- TEXTE PRÉSENTÉ:

Donc : l’oiseau libéré est revenu dans sa cage, parce que…
Le dictaphone n’est pas en bout de bande, parce que…
Personnages secondaires bêtes comme leurs pieds.
C’était bien mignon mais heureusement que la réalisatrice s’appelle Shyamalan, qu’est-ce que c’est plat.
5 avril
Premier jour de vacances, et plaisir presque extatique de l’absence totale d’obligations qui me permet de jouir de la gueule de bois comme d’une convalescence.
Sensation très gratifiante et paradoxale d’avoir réduit en morceaux des brins d’herbe.
En attendant la nuit ♥♥♥
Alors non seulement j’ai adoré d’un bout à l’autre, mais en plus le générique de fin c’est Violet de Hole, et rien que pour ça…
Les acteurs étaient d’une justesse incroyable.

- CONSIGNE 1: Reproduisez à l'identique les lignes de la liste, en partant de la ligne qui contient « What exact distance » et en allant jusqu'à la dernière ligne de la liste, ces deux lignes comprises.

- LISTE FOURNIE:
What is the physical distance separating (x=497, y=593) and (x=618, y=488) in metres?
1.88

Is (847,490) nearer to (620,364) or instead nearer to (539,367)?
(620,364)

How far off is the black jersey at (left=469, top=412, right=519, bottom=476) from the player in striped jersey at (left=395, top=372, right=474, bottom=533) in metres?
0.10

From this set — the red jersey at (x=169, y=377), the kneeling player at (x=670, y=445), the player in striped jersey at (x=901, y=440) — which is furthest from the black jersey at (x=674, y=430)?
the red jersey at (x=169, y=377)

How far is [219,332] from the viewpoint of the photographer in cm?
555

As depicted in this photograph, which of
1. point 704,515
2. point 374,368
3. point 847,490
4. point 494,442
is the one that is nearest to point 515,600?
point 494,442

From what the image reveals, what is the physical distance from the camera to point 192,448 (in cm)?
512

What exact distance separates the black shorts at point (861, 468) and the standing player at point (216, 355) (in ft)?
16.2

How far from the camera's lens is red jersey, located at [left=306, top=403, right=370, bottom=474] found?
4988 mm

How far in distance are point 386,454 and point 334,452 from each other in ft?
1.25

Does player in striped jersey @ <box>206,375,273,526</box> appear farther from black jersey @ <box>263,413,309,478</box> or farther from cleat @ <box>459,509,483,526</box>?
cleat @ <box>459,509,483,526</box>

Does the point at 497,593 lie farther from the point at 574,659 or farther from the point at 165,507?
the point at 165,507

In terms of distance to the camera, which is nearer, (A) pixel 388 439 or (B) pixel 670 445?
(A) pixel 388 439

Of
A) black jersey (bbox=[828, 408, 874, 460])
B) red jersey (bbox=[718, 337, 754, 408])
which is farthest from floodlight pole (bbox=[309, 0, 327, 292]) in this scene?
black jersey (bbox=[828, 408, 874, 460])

- CONSIGNE 2: Transcrivez sans rien changer le passage du texte présenté qui commence par « Donc : l’oiseau » et va jusqu'à « des brins d’herbe. ».

- RÉPONSE ATTENDUE 1:
What exact distance separates the black shorts at point (861, 468) and the standing player at point (216, 355) (in ft)?
16.2

How far from the camera's lens is red jersey, located at [left=306, top=403, right=370, bottom=474] found?
4988 mm

How far in distance are point 386,454 and point 334,452 from each other in ft?
1.25

Does player in striped jersey @ <box>206,375,273,526</box> appear farther from black jersey @ <box>263,413,309,478</box> or farther from cleat @ <box>459,509,483,526</box>?
cleat @ <box>459,509,483,526</box>

Does the point at 497,593 lie farther from the point at 574,659 or farther from the point at 165,507?
the point at 165,507

In terms of distance to the camera, which is nearer, (A) pixel 388 439 or (B) pixel 670 445?
(A) pixel 388 439

Of
A) black jersey (bbox=[828, 408, 874, 460])
B) red jersey (bbox=[718, 337, 754, 408])
which is farthest from floodlight pole (bbox=[309, 0, 327, 292]) in this scene?
black jersey (bbox=[828, 408, 874, 460])

- RÉPONSE ATTENDUE 2:
Donc : l’oiseau libéré est revenu dans sa cage, parce que…
Le dictaphone n’est pas en bout de bande, parce que…
Personnages secondaires bêtes comme leurs pieds.
C’était bien mignon mais heureusement que la réalisatrice s’appelle Shyamalan, qu’est-ce que c’est plat.
5 avril
Premier jour de vacances, et plaisir presque extatique de l’absence totale d’obligations qui me permet de jouir de la gueule de bois comme d’une convalescence.
Sensation très gratifiante et paradoxale d’avoir réduit en morceaux des brins d’herbe.